_SHORT TASK_. Reproduce the stretch of items from the line containing "From the image, would" through the end of the items, renaming "camper awning" to "tent canopy" and leaving everything else unchanged.

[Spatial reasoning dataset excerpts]
====
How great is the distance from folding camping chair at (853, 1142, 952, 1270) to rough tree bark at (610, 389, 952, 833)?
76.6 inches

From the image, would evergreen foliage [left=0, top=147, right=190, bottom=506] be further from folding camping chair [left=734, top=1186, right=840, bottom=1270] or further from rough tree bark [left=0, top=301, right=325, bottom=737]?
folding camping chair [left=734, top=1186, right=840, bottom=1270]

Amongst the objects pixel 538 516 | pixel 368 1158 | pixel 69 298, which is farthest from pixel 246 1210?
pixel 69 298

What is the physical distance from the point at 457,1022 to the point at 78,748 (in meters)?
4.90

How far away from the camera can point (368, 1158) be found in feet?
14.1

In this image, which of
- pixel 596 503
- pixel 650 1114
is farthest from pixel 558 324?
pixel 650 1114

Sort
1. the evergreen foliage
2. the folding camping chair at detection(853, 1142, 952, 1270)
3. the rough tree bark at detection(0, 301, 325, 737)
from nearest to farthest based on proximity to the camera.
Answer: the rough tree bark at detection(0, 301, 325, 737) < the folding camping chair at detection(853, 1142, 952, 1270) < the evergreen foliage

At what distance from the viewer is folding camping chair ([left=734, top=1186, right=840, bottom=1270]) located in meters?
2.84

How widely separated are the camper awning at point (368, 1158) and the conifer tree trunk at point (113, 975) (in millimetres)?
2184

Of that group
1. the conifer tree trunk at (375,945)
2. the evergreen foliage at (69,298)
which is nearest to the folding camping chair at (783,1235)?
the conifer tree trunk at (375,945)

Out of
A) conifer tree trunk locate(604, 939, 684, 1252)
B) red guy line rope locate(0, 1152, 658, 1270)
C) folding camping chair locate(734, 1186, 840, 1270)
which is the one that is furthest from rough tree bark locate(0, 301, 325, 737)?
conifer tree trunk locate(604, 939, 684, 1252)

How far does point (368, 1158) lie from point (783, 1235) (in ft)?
====
_COMPLETED TASK_.
From the image, would evergreen foliage [left=0, top=147, right=190, bottom=506] be further from folding camping chair [left=734, top=1186, right=840, bottom=1270] or further from rough tree bark [left=0, top=301, right=325, bottom=737]?
folding camping chair [left=734, top=1186, right=840, bottom=1270]

Amongst the objects pixel 538 516 | pixel 368 1158 | pixel 69 298, which is farthest from pixel 246 1210?
pixel 69 298

What is the physical distance from the point at 457,1022 to the point at 78,748 (in meters)?
4.90

How far away from the camera can point (368, 1158) be found in feet?
14.1

In this image, which of
- pixel 596 503
- pixel 650 1114
is farthest from pixel 558 324?
pixel 650 1114

Sort
1. the evergreen foliage
2. the folding camping chair at detection(853, 1142, 952, 1270)
3. the rough tree bark at detection(0, 301, 325, 737)
from nearest to farthest based on proximity to the camera.
Answer: the rough tree bark at detection(0, 301, 325, 737) < the folding camping chair at detection(853, 1142, 952, 1270) < the evergreen foliage

At what distance from the viewer is folding camping chair ([left=734, top=1186, right=840, bottom=1270]) located in meters?
2.84

How widely separated are the tent canopy at point (368, 1158) and the conifer tree trunk at point (113, 975) (in millimetres)?
2184

Of that group
1. the conifer tree trunk at (375,945)
2. the evergreen foliage at (69,298)
which is nearest to the folding camping chair at (783,1235)?
the conifer tree trunk at (375,945)

Out of
A) conifer tree trunk locate(604, 939, 684, 1252)
B) red guy line rope locate(0, 1152, 658, 1270)
C) folding camping chair locate(734, 1186, 840, 1270)
which is the one that is furthest from rough tree bark locate(0, 301, 325, 737)?
conifer tree trunk locate(604, 939, 684, 1252)

How far does point (368, 1158) lie from point (783, 1235) (in ft)?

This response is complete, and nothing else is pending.